Wenn nicht schon direkt, so wirft Schönborn jedenfalls indirekt der „Pfarrer-Initiative“ vor, „den Weg nicht mehr mit der römisch-katholischen Kirche zu gehen.“ Das kommt beinahe einem Hinauswurf gleich. Mir schiene es richtiger, wichtiger und besser, dass die Reformverweigerer die notwendigen Konsequenzen ziehen. Schönborn hat am 17.07.2011 im Stephansdom in Wien das Requiem für Otto von Habsburg gehalten. Im Sinne des Verstorbenen eine würdige und schöne Feier. Damit hat er sich sicher bei seinen Anhängern weitere Sympathien erworben. Wer ein Requiem gut halten kann, bürgt allerdings noch nicht notwendigerweise für Führungsqualitäten in einem so hohen Amt. Große Inszenierung, Ästhetik, Barock und Weihrauch dürfen nicht über Inhalt, Auftrag, richtige Richtung und Ziel hinweg täuschen.
 
Im weltlichen Bereich würde man – bei allem Respekt vor verschiedenen Leistungen – sagen: Schönborn, Kapellari & Co sollen von ihren Ämtern zurücktreten, auch deshalb, um nicht noch weiteren Schaden anzurichten, um nicht noch weitere Gläubige zum Kirchenaustritt zu veranlassen. Dazu haben sie leider schon über Jahrzehnte viele Gründe geliefert. Sonst wird man sich nicht mehr sehr lange um sie kümmern, über sie nicht einmal mehr aufregen, sondern sie einfach ignorieren. Was entschieden schlimmer wäre. Sie betreiben eine Vertreibungsaktion der Gläubigen, vielleicht auch von Pfarrern, während sie wehleidig und mitleidig von der „Einheit der Kirche“ schwärmen. Man plädiert für „gegenseitige Wertschätzung“ (Schönborn), von der man im gegenständlichen Fall von ihm nichts merkt, für gegenseitige Rücksichtnahme, friedliche Diskussion und eine gemäßigte Sprache, um weiter leichter regieren zu können, hält sich aber selber kaum daran. Man hat Angst vor der Verteilung der Macht.
Vielleicht gelingt es – die Hoffnung ist nicht sehr groß –, die Besagten noch zu einem synodalen, kollegialen, partizipativen, partnerschaftlichen und demokratischen Leitungsstil und zu einem Dialog zu „bekehren“. „Lernen hat noch nie geschadet“, sagte Schönborn beim besagten Requiem. Möge diese Lernbereitschaft auch für ihn und die Seinen gelten. Oder sie verharren weiter in ihrem Zorn, ihrer Trauer, ihrer Angst, ihrer diesbezüglichen Unfähigkeit und ihrer Unglaubwürdigkeit. Sie treten noch immer mit Scheuklappen die Flucht in einen geschützten und abgeschlossenen Innenraum an. Pfarrer, Gläubige und Theologen sind insofern „schuld“, weil sie zu lange mit ihrer Kritik und ihrem Widerspruch gewartet haben, zu zaghaft waren.
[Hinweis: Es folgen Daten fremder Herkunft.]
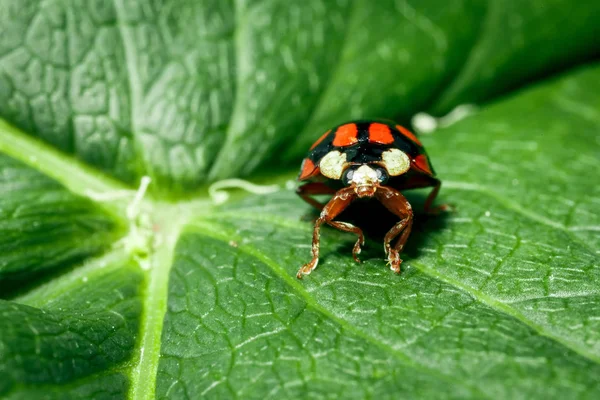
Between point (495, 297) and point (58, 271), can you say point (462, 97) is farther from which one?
point (58, 271)

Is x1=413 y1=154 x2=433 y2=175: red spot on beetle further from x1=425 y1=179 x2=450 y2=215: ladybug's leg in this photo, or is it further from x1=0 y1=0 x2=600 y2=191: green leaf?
x1=0 y1=0 x2=600 y2=191: green leaf

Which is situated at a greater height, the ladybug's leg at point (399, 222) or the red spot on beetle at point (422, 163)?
the red spot on beetle at point (422, 163)

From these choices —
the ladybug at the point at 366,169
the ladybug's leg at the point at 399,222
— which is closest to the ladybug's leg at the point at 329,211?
the ladybug at the point at 366,169

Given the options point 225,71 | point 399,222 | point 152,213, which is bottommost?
point 152,213

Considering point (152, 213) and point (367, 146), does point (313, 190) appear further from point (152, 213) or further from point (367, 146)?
point (152, 213)

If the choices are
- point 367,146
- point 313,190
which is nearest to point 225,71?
point 313,190

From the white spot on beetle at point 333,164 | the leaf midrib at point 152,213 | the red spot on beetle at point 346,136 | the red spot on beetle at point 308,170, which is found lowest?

So haben sich der Papst und die Bischöfe in relativer Sicherheit wiegen und ihre Macht weiter einseitig ausüben können. „Fiat iustitia, pereat mundus.“ Nicht der Gehorsam, sondern die Liebe ist nach dem Evangelium das erste, oberste und wichtigste Gebot der Christen. Sollte es auch in der Kirche sein.

1 Kommentar:

Aquila hat gesagt…

Treffende, klare und eindeutige Worte von einem - leider schon emeritierten - Univ. Professor! Wie in vielen anderen Fällen auch, vermutlich ohne Nachklang und Wirkung!